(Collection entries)
▬▬▬

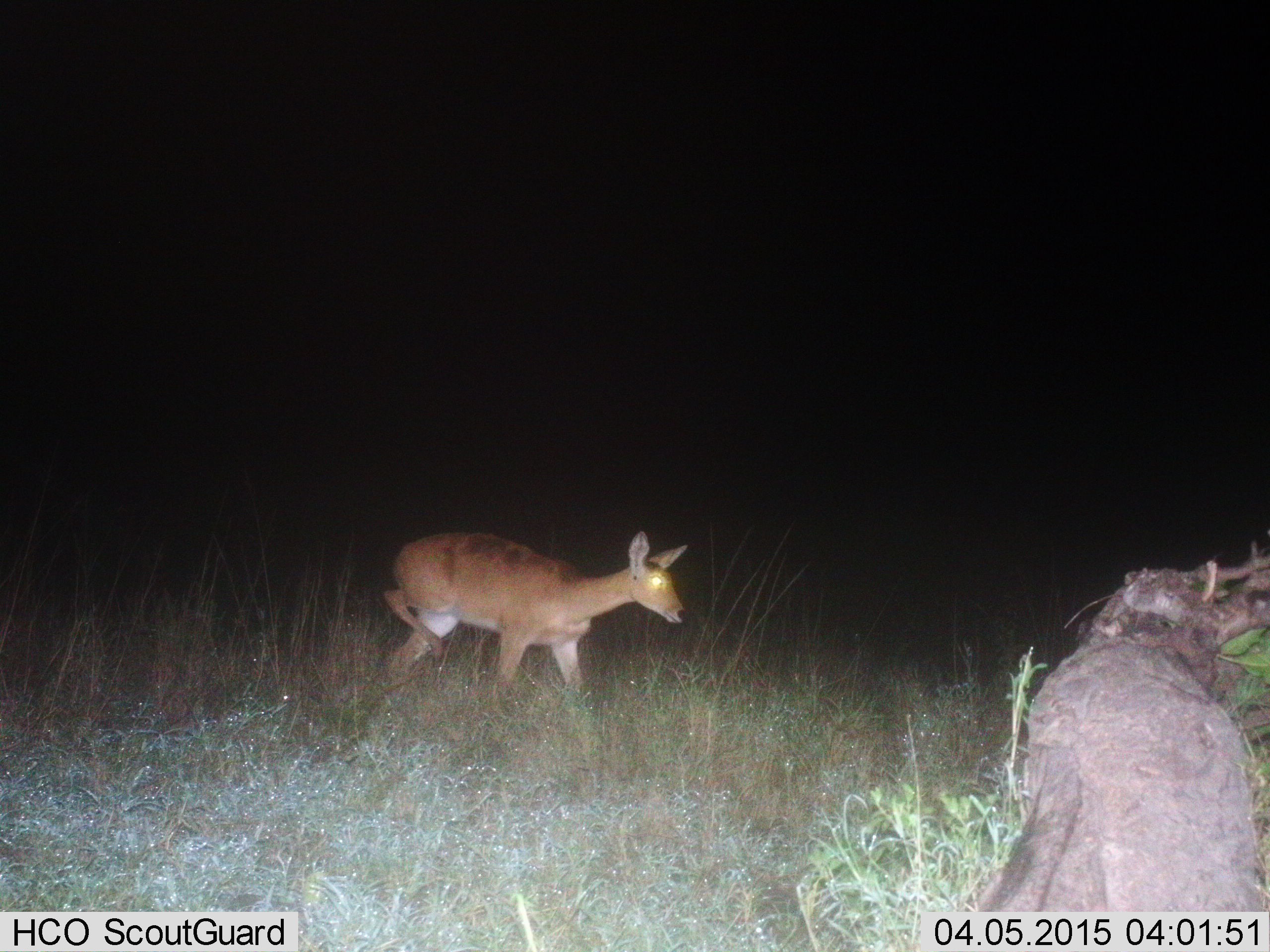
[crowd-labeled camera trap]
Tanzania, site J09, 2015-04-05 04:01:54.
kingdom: Animalia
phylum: Chordata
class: Mammalia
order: Artiodactyla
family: Bovidae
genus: Redunca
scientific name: Redunca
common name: reedbuck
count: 1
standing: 20%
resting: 0%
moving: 80%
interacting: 0%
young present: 0%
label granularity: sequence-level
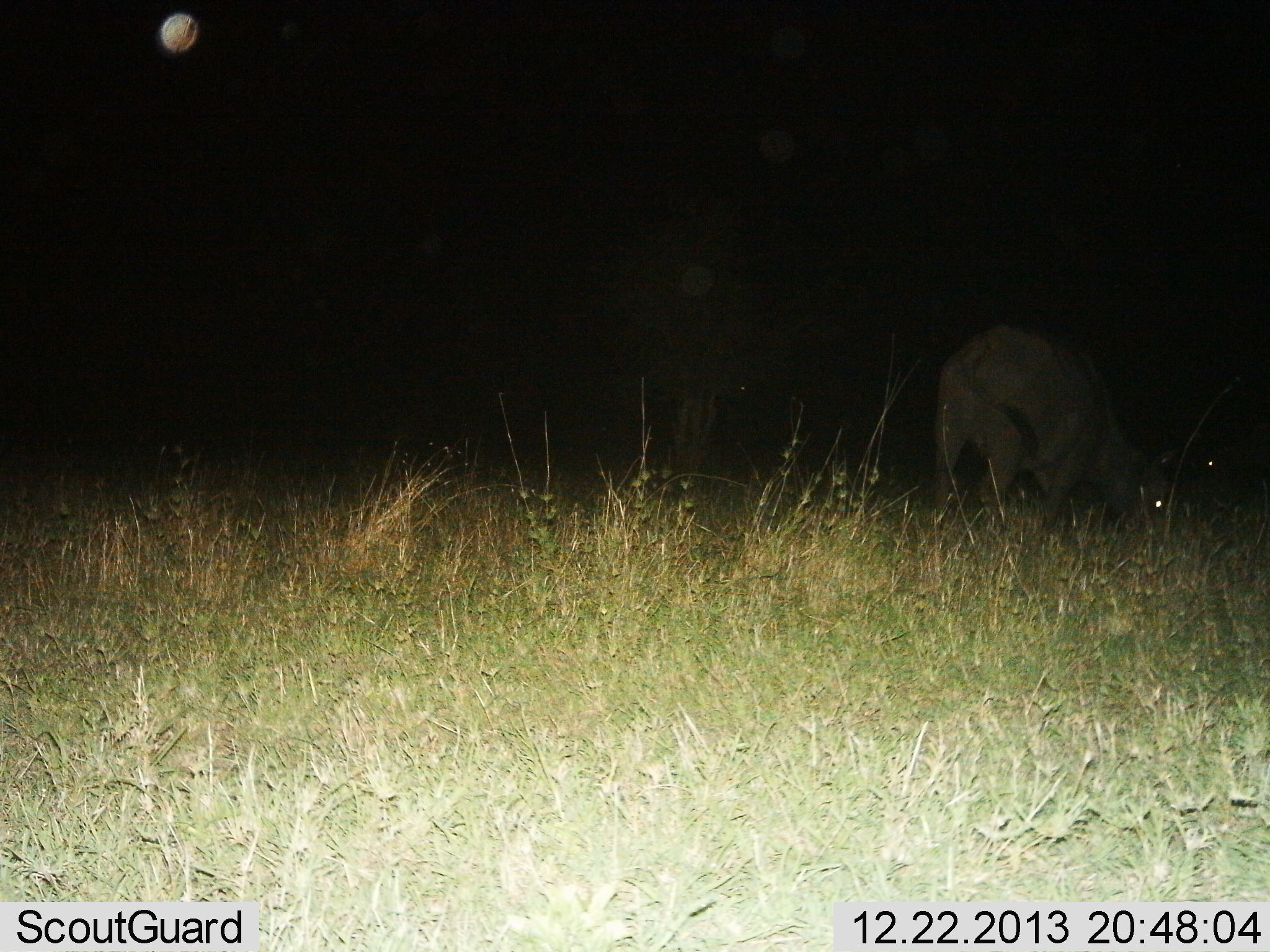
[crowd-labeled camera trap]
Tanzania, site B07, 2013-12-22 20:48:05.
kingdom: Animalia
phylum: Chordata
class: Mammalia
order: Artiodactyla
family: Bovidae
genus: Syncerus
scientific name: Syncerus caffer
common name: cape buffalo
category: buffalo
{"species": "buffalo (cape buffalo) (Syncerus caffer)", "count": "1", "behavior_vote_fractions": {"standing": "22%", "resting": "0%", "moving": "0%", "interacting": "0%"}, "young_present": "0%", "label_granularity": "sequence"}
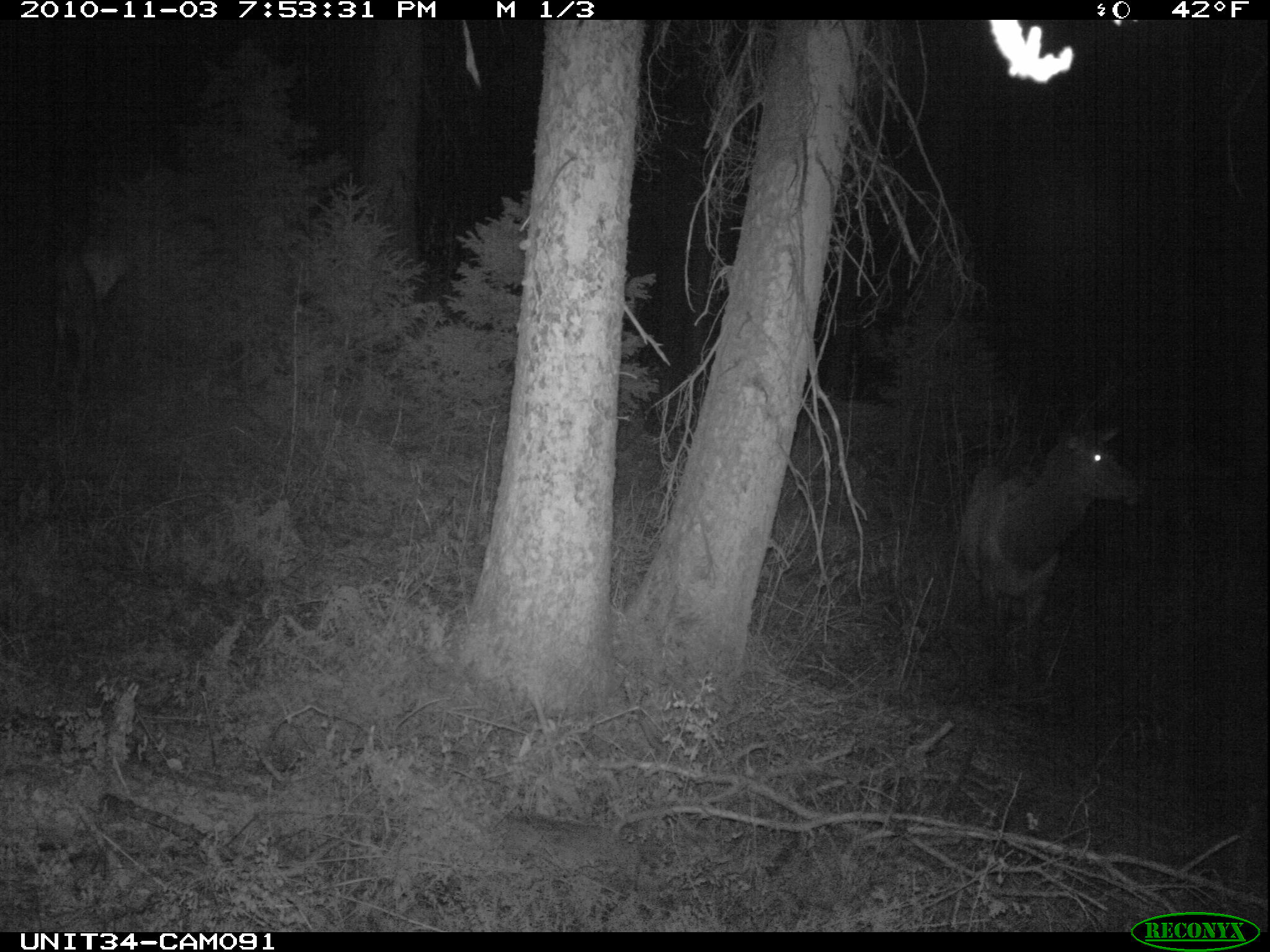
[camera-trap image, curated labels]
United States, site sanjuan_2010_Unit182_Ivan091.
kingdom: Animalia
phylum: Chordata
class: Mammalia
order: Artiodactyla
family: Cervidae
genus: Cervus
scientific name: Cervus elaphus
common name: red deer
Cervus elaphus (red deer).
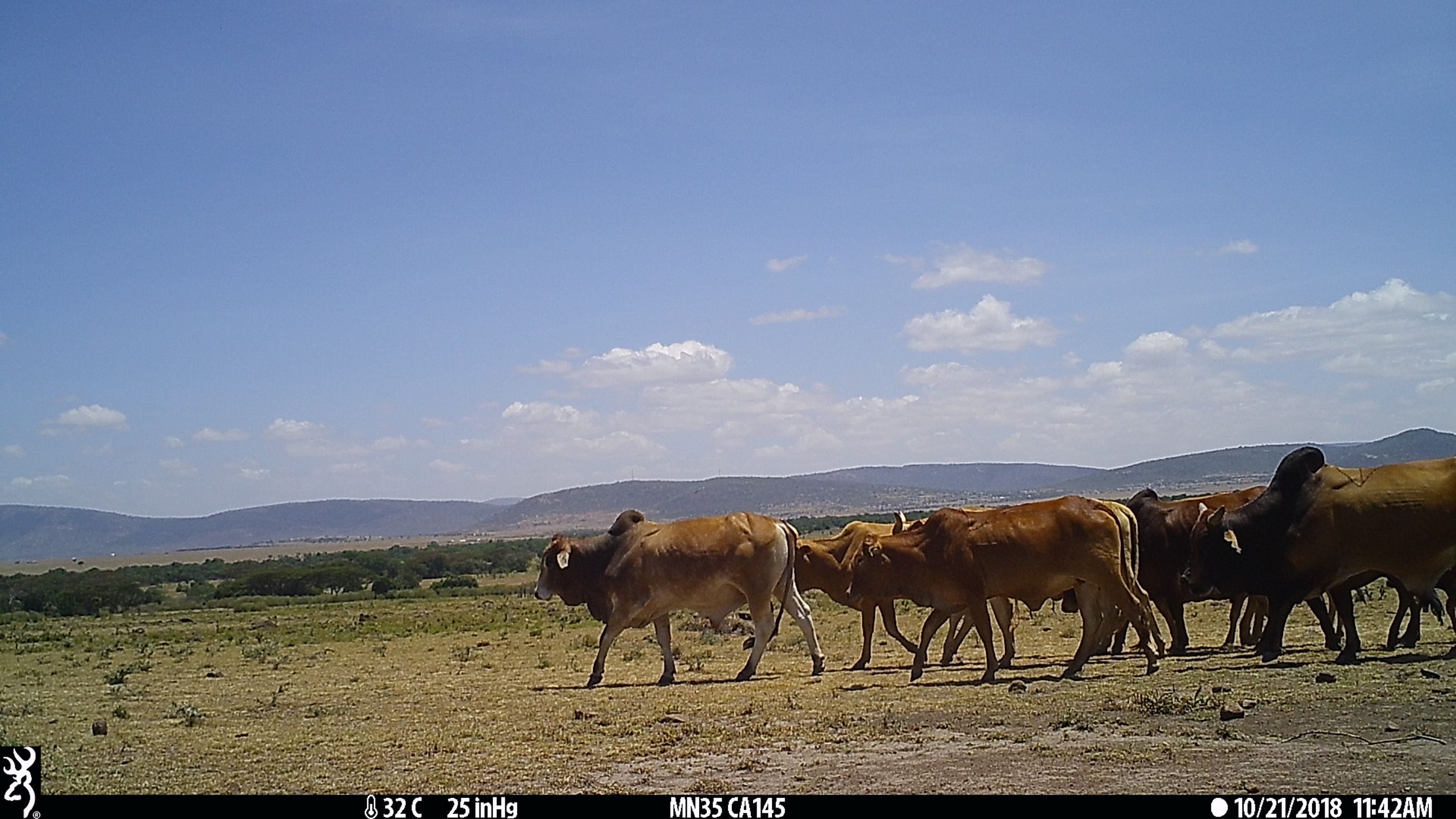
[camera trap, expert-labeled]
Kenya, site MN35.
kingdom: Animalia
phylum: Chordata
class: Mammalia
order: Artiodactyla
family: Bovidae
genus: Bos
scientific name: Bos taurus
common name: cattle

▬▬▬

What you are asked to do
Look above for the line with "Tanzania, site J09, 2015-04-05 04:01:54."; quote it and every line after it, stopping after the line with "category: buffalo", exactly, with nothing added and without pictures.

Solution for this task
Tanzania, site J09, 2015-04-05 04:01:54.
kingdom: Animalia
phylum: Chordata
class: Mammalia
order: Artiodactyla
family: Bovidae
genus: Redunca
scientific name: Redunca
common name: reedbuck
count: 1
standing: 20%
resting: 0%
moving: 80%
interacting: 0%
young present: 0%
label granularity: sequence-level
[crowd-labeled camera trap]
Tanzania, site B07, 2013-12-22 20:48:05.
kingdom: Animalia
phylum: Chordata
class: Mammalia
order: Artiodactyla
family: Bovidae
genus: Syncerus
scientific name: Syncerus caffer
common name: cape buffalo
category: buffalo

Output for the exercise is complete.